Gregory's testimony, in the main, corroborated Jarrett's. He did say that he could see the Price car when the two were "possibly" about 250 feet apart, and at this point he observed Price looking to the right toward the Buchannan home, which was near the roadside, and he did not turn his head until within 20 feet of the Jarrett car. One witness testified as to a mark in the road, observed by him the following morning. He was unable to say just where the accident occurred, and from his description of the mark, which he thought was made by a tire to which the brakes were applied, "or something dragging," it might appear that the collision occurred on Jarrett's side of the road, but the testimony is not persuasive, since the witness is assuming that the mark showed the place of contact.
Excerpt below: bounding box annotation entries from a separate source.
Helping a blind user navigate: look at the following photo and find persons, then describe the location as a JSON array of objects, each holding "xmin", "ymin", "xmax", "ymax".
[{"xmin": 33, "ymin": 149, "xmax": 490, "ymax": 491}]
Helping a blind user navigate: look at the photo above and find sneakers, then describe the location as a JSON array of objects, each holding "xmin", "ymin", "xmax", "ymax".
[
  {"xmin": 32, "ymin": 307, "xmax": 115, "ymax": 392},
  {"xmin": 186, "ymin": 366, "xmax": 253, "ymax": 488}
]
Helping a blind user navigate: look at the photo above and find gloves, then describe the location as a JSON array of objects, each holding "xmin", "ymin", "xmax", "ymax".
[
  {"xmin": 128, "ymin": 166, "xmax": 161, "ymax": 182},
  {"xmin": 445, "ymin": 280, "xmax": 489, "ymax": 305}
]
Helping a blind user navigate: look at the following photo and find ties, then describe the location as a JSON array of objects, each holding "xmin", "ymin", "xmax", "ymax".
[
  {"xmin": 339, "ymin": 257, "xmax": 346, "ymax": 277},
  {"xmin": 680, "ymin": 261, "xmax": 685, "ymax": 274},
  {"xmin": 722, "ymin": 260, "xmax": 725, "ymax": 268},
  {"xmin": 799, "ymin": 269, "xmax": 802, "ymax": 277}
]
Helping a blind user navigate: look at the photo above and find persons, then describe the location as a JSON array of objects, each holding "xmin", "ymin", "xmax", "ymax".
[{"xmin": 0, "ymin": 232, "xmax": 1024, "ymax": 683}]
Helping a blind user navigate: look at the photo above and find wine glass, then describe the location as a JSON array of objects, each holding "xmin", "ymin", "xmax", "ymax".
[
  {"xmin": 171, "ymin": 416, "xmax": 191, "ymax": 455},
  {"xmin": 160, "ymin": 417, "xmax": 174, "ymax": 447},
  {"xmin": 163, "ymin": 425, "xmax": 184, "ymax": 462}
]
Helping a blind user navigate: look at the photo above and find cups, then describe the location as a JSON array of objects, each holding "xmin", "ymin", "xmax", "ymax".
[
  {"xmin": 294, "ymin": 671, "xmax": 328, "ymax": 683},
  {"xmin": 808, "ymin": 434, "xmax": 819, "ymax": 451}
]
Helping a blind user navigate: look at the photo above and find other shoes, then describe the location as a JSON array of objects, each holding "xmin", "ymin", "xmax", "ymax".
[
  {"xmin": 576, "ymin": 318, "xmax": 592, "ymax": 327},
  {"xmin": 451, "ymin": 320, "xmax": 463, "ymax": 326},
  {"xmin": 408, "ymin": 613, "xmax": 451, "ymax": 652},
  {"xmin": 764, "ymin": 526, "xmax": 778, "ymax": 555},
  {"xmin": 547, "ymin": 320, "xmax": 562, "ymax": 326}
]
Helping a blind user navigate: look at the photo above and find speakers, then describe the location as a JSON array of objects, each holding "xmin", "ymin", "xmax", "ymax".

Other witnesses testifying to the same facts described it likewise. Miss Toombs, with others, was on the porch of the Buchannan home, and saw the Price car pass; she says she was "not noticing particularly," but that "Mr. Price might have glanced at the house, but if he did it was nothing unusual." Another witness on the porch said, as he passed the house "he looked up toward the house, just a natural look." This witness did not note any change in the movement of the Price car, but did notice Price "jerk his car quickly to the right," shortly after it passed the house, but did not change his course. None of them say he was then on the wrong side of the road, at any time.

Price said that as he passed the house he glanced at it and saw some folks there, but kept his course on the right side. There is a pencil sketch which undertakes to show the road, other objects and location of mark and cars after the accident, but it has been of little assistance, since witnesses in undertaking to identify certain spots, would say "about here," and "about there," without, except in one or two instances, making illustrative marks.

At this point, and before we reach technical grounds of procedure, urged as being in error, we take up the one relating to the verdict of the jury. Counsel for appellant contends that the verdict is ...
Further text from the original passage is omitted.